§ Travail à faire
a. Selon le texte sur la trêve au Yémen, jusqu'à quelle date la pause humanitaire devait-elle durer ?
b. Reprenez le texte sur la trêve au Yémen et poursuivez-le à partir de sa dernière phrase.

§ Extrait fourni
La trêve visant à permettre l'acheminement d'une aide humanitaire
cruciale au Yémen n'était pas respectée samedi, quelques heures
seulement après son entrée en vigueur, et semblait ainsi mort-née, faute
de volonté de la part des acteurs du conflit.
Le Conseil de sécurité de l'Onu avait exhorté vendredi tous les
belligérants à respecter cette pause humanitaire, décrétée par les
Nations unies et censée durer de vendredi 23H59 locales (20H59 GMT) à la
fin du ramadan, soit le 17 juillet.
Mais la coalition arabe conduite
par Riyad, qui mène depuis le 26 mars des raids contre les rebelles
chiites Houthis pour les empêcher de s'emparer de la totalité du Yémen, a
fait savoir samedi qu'elle "n'était pas concernée par cette trêve,
parce qu'elle ne comprend pas d'engagement de la milice houthie" à la
respecter.

§ Matériel fourni
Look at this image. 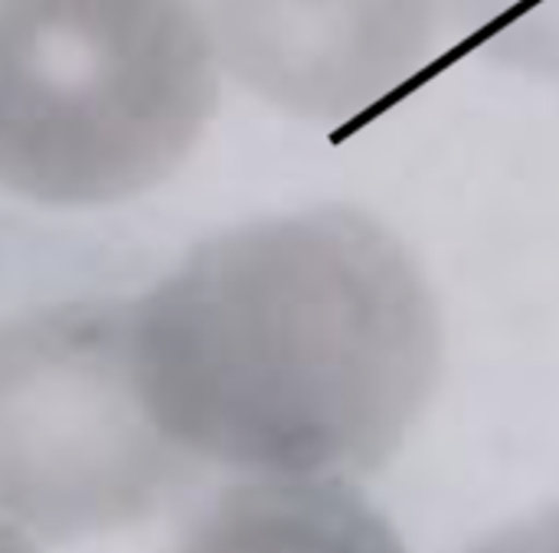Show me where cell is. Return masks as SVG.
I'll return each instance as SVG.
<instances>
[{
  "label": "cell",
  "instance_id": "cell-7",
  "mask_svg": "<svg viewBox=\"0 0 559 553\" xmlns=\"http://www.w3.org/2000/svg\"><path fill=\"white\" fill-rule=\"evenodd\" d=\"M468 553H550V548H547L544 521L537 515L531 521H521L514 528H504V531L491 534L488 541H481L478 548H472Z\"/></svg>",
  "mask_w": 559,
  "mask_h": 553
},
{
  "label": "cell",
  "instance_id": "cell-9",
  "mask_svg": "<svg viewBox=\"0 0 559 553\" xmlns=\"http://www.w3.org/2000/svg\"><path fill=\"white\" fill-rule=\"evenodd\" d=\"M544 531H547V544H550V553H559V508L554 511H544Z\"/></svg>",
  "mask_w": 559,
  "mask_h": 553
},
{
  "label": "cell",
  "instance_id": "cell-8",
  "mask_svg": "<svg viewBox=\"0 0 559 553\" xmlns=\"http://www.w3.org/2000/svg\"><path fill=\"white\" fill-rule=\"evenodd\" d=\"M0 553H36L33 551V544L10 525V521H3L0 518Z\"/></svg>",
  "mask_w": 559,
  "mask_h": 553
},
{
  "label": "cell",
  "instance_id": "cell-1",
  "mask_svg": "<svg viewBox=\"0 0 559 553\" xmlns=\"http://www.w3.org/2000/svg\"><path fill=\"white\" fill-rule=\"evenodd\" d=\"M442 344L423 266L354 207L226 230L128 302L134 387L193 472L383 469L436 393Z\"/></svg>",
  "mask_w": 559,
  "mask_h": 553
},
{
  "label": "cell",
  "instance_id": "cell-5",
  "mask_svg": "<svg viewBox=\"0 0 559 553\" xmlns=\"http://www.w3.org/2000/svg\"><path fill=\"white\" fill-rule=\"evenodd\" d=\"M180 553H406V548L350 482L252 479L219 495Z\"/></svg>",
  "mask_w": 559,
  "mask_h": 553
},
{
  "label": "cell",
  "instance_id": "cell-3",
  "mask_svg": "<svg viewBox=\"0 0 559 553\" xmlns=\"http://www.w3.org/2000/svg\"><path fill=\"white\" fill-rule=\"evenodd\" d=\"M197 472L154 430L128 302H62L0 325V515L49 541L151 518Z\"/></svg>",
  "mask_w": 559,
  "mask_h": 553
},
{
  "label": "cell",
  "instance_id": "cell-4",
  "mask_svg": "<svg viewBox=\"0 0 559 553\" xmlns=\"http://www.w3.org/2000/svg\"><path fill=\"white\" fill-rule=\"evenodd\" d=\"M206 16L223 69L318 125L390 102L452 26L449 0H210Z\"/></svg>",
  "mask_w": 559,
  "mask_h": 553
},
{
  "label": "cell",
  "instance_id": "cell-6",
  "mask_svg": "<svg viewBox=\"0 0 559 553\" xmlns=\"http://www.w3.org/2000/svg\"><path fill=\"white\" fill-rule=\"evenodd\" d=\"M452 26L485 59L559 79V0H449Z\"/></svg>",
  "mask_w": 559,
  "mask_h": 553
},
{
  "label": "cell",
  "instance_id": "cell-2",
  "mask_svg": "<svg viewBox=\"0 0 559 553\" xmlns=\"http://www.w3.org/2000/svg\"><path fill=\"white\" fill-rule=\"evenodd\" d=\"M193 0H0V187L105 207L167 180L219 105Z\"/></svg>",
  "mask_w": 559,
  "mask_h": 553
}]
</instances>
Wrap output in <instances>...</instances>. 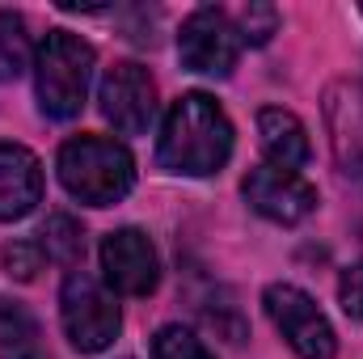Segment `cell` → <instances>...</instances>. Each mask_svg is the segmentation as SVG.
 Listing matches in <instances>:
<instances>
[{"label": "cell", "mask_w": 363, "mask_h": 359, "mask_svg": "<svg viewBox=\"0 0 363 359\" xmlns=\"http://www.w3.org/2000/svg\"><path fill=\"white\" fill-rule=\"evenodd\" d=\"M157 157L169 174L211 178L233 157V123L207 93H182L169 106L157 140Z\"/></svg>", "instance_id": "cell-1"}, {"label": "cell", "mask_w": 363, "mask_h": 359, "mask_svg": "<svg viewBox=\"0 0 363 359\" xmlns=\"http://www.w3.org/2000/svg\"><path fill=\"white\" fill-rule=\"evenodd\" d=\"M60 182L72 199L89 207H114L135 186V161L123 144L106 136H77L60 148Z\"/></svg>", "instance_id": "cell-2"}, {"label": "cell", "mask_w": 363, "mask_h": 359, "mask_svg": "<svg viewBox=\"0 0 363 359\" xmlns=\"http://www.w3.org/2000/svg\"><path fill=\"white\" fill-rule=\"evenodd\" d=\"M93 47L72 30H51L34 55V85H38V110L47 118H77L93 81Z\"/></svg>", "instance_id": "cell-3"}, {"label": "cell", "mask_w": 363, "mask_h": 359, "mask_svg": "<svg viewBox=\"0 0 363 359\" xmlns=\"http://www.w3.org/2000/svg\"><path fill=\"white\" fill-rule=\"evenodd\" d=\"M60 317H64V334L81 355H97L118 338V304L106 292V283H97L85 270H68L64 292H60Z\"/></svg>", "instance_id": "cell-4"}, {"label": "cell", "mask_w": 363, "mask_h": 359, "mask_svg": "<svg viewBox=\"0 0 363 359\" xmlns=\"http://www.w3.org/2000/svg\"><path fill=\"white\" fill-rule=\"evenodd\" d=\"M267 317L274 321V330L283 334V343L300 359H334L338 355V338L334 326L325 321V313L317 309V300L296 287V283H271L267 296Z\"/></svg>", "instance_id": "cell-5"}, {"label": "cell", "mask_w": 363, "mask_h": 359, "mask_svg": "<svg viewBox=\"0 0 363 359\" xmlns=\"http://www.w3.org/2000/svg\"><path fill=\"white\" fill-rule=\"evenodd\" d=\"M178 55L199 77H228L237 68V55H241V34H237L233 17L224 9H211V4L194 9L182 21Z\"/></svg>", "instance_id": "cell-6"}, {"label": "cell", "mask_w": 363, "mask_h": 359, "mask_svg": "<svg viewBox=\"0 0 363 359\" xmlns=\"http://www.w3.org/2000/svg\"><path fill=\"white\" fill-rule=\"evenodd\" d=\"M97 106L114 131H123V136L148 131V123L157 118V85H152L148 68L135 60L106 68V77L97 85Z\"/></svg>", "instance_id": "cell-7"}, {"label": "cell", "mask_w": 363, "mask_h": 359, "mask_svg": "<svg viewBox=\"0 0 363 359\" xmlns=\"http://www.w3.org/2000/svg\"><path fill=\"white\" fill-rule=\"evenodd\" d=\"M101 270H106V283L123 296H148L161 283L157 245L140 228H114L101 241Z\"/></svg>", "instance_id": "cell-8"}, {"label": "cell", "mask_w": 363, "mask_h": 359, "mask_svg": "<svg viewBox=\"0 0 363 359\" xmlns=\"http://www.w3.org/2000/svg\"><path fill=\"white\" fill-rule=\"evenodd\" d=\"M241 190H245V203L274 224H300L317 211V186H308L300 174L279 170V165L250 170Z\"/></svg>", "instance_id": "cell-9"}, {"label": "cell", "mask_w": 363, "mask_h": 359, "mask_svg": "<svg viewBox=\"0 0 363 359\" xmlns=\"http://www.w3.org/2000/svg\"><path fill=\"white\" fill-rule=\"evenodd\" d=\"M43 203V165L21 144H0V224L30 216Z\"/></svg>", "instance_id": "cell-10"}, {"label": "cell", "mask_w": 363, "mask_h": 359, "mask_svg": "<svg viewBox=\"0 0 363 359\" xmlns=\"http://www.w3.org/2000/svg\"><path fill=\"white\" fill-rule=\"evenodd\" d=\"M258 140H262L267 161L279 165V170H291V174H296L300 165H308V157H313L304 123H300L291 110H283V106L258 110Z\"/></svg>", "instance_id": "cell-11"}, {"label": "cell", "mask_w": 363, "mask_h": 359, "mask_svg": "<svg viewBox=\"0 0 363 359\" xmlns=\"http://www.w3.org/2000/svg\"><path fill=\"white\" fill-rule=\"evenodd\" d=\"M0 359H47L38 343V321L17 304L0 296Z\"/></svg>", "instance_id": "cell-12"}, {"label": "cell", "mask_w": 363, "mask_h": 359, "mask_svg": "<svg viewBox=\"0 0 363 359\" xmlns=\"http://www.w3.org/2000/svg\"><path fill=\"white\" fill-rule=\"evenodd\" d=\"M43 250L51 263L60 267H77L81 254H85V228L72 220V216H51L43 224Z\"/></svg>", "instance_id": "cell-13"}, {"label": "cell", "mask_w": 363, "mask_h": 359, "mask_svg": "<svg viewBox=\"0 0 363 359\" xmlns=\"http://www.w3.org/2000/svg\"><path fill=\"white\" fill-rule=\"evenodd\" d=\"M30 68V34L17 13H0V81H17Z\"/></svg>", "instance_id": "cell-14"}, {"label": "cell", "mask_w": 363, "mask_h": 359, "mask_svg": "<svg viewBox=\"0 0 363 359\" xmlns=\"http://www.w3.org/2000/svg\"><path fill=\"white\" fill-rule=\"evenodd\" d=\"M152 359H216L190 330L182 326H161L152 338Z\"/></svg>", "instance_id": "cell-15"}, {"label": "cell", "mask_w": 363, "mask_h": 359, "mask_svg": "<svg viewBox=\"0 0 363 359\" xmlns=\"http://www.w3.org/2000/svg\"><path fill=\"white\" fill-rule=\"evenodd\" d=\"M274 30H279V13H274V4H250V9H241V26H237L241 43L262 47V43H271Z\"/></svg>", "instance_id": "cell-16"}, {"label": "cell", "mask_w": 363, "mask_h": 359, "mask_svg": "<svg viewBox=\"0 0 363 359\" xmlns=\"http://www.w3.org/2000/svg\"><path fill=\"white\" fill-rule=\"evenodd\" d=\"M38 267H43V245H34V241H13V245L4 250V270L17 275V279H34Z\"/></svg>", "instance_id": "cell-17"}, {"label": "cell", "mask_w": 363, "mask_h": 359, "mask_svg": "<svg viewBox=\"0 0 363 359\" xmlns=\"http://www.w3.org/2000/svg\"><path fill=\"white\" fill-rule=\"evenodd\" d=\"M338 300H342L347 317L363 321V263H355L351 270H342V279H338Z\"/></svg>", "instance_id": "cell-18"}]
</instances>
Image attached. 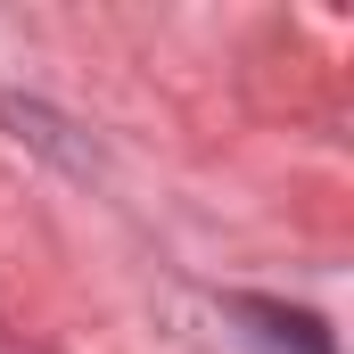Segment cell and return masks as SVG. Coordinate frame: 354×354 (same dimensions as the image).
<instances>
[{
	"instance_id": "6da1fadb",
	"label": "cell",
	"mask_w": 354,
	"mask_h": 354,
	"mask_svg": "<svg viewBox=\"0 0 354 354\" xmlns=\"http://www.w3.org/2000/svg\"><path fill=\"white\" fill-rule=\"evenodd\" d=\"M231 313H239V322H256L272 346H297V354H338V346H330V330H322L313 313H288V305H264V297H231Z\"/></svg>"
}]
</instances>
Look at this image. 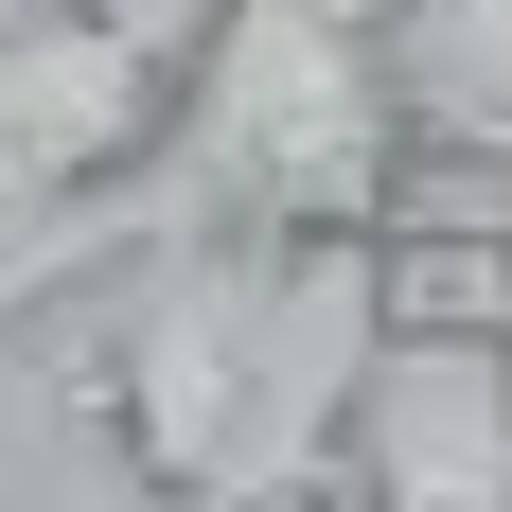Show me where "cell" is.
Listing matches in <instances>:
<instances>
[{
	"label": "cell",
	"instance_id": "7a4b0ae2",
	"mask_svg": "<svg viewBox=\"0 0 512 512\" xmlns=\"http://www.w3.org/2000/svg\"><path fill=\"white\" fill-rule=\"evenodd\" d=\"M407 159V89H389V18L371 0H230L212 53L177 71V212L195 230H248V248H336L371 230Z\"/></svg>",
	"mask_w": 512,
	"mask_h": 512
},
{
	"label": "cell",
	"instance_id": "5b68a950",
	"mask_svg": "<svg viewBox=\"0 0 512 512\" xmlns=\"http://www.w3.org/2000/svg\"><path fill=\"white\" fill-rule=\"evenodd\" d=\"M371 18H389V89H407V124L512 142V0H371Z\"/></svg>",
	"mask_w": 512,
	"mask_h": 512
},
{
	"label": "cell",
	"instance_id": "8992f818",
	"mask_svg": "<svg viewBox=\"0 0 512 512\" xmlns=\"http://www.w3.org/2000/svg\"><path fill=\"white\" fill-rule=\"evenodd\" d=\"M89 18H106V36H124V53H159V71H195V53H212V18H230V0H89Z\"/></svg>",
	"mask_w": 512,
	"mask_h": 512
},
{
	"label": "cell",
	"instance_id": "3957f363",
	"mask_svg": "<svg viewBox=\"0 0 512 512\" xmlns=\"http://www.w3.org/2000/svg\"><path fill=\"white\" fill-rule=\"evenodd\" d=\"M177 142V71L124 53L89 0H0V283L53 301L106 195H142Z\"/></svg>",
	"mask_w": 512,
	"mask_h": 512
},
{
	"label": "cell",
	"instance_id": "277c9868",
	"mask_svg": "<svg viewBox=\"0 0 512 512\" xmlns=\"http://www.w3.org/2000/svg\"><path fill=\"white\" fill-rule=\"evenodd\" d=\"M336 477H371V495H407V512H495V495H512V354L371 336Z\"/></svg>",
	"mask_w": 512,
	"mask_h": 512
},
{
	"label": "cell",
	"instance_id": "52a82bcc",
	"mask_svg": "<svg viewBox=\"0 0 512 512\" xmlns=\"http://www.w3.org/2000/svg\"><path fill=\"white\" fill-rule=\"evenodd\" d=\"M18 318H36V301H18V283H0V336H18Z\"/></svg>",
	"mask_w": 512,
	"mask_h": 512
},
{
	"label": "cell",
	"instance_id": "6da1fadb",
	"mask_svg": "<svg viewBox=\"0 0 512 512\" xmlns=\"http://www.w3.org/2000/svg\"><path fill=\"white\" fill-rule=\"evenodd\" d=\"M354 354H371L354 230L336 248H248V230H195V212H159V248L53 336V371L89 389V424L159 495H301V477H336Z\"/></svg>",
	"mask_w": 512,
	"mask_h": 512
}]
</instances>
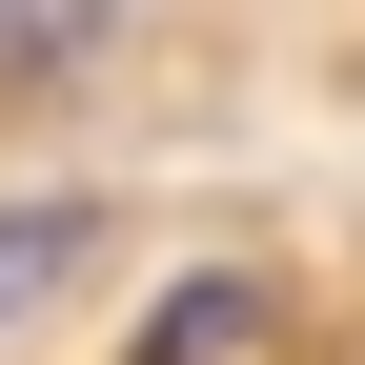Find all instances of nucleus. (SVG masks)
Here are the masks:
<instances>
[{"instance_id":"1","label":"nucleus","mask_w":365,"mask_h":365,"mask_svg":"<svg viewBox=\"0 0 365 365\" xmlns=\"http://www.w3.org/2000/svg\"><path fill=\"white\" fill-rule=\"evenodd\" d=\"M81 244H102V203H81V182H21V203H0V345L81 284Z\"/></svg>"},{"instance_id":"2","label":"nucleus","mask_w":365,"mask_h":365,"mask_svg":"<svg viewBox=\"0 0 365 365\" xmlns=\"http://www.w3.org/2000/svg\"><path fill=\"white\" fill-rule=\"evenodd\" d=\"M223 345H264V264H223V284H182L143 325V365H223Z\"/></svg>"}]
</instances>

§ Réponses à l'exercice
a. Elle devait durer jusqu'à la fin du ramadan, soit le 17 juillet.

b.
Elle a par ailleurs souligné "ne pas avoir reçu de demande
du gouvernement yéménite légitime", en exil en Arabie saoudite, à la
mettre en oeuvre, ni avoir rencontré des représentants de l'Onu pour la
coordonner.
Samedi, le pays a ainsi été de nouveau le théâtre de violents combats et de raids aériens de la coalition.
Ceux-ci
ont visé des positions rebelles dans la ville de Taëz (centre), où
faisaient rage des affrontements entre les insurgés soutenus par l'Iran
et les combattants fidèles au président yéménite en exil Abd Rabbo
Mansour Hadi, ont rapporté des témoins. Les Houthis ont bombardé
plusieurs quartiers de Taëz, selon les mêmes sources.
L'agence de
presse officielle du Yémen, contrôlée par le gouvernement en exil, a
accusé les Houthis et les troupes loyales à l'ancien président Ali
Abdallah Saleh d'avoir envoyé des renforts à Taëz avant la trêve.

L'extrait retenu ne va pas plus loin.